The Braves were working out together until they ran out of bats and balls. "We only had two bats to start with," said Pitcher Cecil Upshaw, "and we broke both of those the second day. On top of that, Henry Aaron hit all our balls into the trees and we lost them. It's hard to practice without any bats and balls."
The Pirates also worked out together. Almost. The exception was Pitcher Dock Ellis, who told Manager Bill Virdon that practicing with the rest of the team was "kowtowing to management." "I do think," said Virdon, "that Dock is working out on his own someplace." That presumably is what Dick Allen of the White Sox is doing. Allen, who missed all of spring training, signed his 1972 contract the day the strike was called and has been missing since.

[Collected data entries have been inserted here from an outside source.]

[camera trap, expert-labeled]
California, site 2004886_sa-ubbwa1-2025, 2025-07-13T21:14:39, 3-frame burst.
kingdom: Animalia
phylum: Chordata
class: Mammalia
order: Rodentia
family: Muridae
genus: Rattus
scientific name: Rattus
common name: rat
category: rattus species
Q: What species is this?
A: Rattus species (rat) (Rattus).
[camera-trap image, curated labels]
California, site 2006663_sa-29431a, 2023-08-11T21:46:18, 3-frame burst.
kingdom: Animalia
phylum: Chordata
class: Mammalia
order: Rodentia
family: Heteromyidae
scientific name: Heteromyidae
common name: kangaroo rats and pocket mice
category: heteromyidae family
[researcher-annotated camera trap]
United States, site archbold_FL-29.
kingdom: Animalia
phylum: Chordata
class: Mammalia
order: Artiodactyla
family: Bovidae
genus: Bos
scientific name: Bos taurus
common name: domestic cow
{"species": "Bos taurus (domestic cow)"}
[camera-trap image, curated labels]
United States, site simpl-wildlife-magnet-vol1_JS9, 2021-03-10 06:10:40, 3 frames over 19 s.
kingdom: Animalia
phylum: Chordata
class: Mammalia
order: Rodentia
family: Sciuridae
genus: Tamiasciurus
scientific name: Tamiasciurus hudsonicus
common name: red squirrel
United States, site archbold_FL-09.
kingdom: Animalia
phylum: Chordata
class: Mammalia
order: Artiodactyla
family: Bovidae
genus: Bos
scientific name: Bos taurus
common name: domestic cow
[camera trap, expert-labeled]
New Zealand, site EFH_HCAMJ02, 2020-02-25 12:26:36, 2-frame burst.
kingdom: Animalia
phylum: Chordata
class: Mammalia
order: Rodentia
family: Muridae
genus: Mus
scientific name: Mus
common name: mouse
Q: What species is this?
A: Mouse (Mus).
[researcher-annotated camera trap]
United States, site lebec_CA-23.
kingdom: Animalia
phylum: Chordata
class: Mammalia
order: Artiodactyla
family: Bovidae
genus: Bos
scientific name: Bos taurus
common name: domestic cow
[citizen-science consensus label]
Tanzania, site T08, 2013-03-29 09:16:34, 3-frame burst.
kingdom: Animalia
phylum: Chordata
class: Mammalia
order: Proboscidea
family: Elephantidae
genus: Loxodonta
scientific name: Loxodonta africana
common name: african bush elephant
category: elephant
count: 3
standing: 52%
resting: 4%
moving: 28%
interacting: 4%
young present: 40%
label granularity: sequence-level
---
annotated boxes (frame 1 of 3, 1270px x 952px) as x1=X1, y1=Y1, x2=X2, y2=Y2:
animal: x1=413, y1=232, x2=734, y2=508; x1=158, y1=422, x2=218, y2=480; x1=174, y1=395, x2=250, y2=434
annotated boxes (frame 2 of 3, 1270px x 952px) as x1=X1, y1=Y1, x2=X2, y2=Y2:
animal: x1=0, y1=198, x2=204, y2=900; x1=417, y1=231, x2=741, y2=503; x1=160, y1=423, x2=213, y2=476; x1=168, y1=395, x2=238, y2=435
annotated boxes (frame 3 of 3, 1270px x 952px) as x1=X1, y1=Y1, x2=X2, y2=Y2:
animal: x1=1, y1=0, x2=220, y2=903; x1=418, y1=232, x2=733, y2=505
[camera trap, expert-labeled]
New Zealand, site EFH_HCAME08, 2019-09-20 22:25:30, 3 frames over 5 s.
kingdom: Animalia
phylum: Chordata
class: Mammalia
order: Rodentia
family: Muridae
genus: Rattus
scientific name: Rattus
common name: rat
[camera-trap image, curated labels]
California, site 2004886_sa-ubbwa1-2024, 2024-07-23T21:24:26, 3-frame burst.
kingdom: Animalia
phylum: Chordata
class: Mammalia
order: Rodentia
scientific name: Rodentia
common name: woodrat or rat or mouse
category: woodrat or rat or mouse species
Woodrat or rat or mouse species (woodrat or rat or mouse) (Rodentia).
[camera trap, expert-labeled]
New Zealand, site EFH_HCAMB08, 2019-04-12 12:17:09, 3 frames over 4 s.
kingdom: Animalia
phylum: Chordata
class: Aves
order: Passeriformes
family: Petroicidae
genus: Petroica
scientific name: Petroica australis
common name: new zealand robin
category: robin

The Reds were playing basketball, which is hardly kowtowing to management, this being a game much in disfavor with the Cincinnati hierarchy since Centerfielder Bobby Tolan tore an Achilles' tendon on the court and missed all of last season. The Orioles were also playing basketball, as well as paddle ball, a game that has had a bad name in Baltimore since Colt Quarterback Johnny Unitas tore his Achilles' tendon a year ago playing it.
The Dodgers were playing soft ball. Their game against a team of Los Angeles disc jockeys somehow attracted an estimated 8,000 fans into Casey Stengel Field in beautiful downtown Glendale. The Dodgers batted cross-handed, threw wrong-handed and ran to some strange bases. Frank Robinson fell down under an imaginary pop fly. The score was 8-8. The Dodgers are obviously in mid-season form.
Willie Mays of the Giants showed up at Candlestick Park to collect some equipment so he could work out and was summarily rebuffed by a clubhouse attendant who didn't recognize him. Willie Mays.
Gary Nolan of the Reds was recognized, to his embarrassment, in a Cincinnati restaurant at lunch one day. "Get out of here, Nolan!" a diner shouted. "Remember what we did to the Royals." This was a reference to the poor fan support that caused the National Basketball Association team to flee Cincinnati for Kansas City. And Nolan's teammate, Johnny Bench, was recognized on the golf course by an old business friend who wanted to complain to him about the inequities of his own pension plan. Bench did not tip his cap.
In Anaheim one fan was organizing his own union—the United Baseball Fans of America—which will contest such critical issues as rising ticket prices, fan comfort, quality of play and...players' strikes. "The only way the club owners and the ballplayers are going to recognize the view of the fans," a UBFA statement read, "is through united action of the people who are actually paying the bills."
Jackie Jensen, who won the American League's Most Valuable Player award 14 years ago, is not a member of the fans' union, but he was assuredly with it in spirit.
"There are now 26 players getting over $100,000," said Jensen from his Carson City, Nev. home. "I can't believe that all of them are worth it. But I'll tell you one thing: if any fan, including me, goes out to a ball game to see a $100,000 guy play, I expect him to be a super-super player. ... I think playing baseball is a privilege. I enjoyed it, and it was a game to me. It doesn't look like it is anymore. And if it isn't, it isn't going to be much from here on in—either to the fans or the players. And I think that's a tragedy."
A gloomy and melodramatic forecast, perhaps. When the players return, the fans will be there. But Jensen may be right: they may be looking at the game a little differently.